To do:
Copy out nothing but the line containing "class: Mammalia" and the lines that follow it to the end of the entries, exactly as they stand.

Input data:
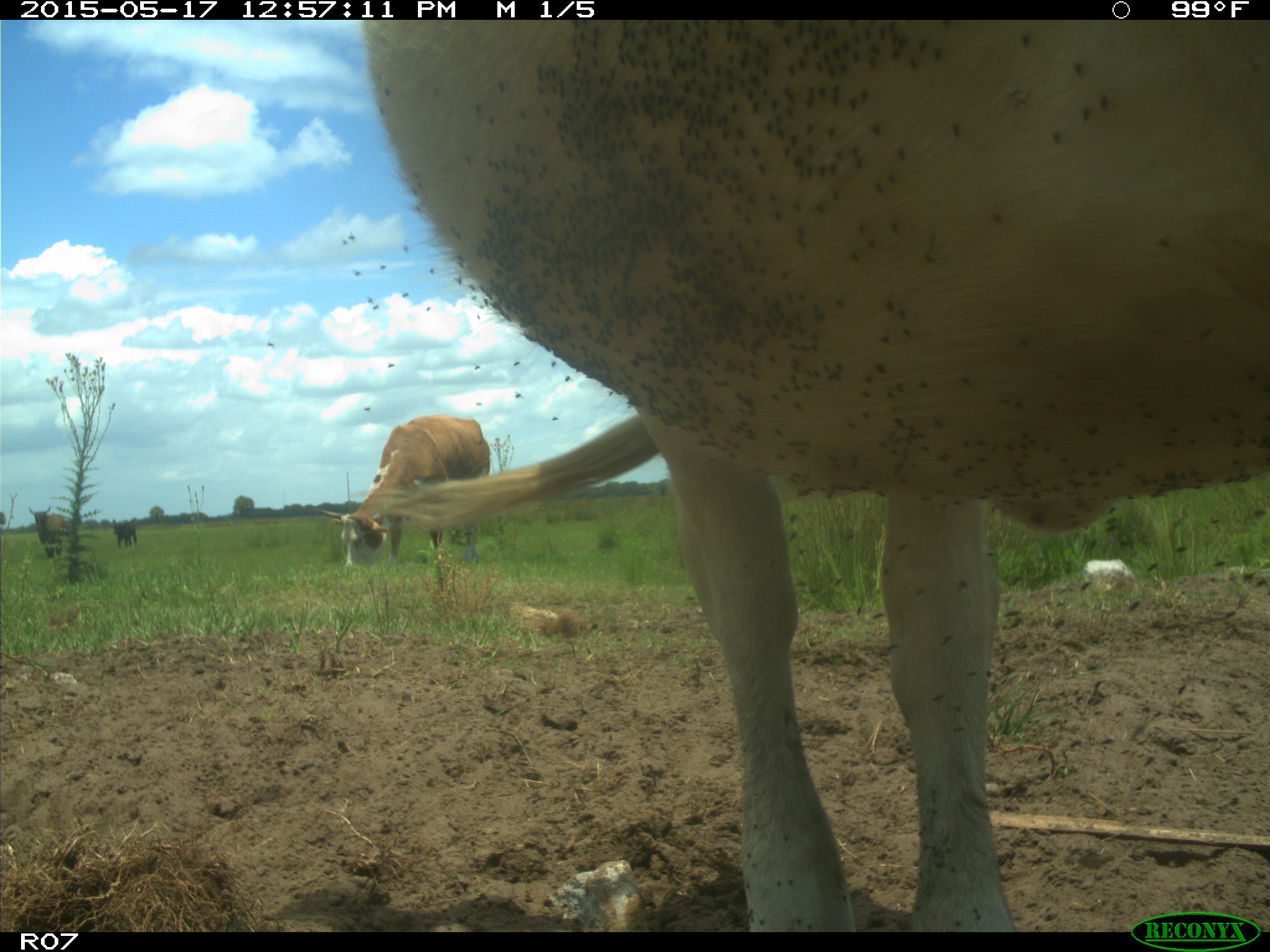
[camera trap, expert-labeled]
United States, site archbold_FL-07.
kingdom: Animalia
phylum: Chordata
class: Mammalia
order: Artiodactyla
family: Bovidae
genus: Bos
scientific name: Bos taurus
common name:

Output:
class: Mammalia
order: Artiodactyla
family: Bovidae
genus: Bos
scientific name: Bos taurus
common name:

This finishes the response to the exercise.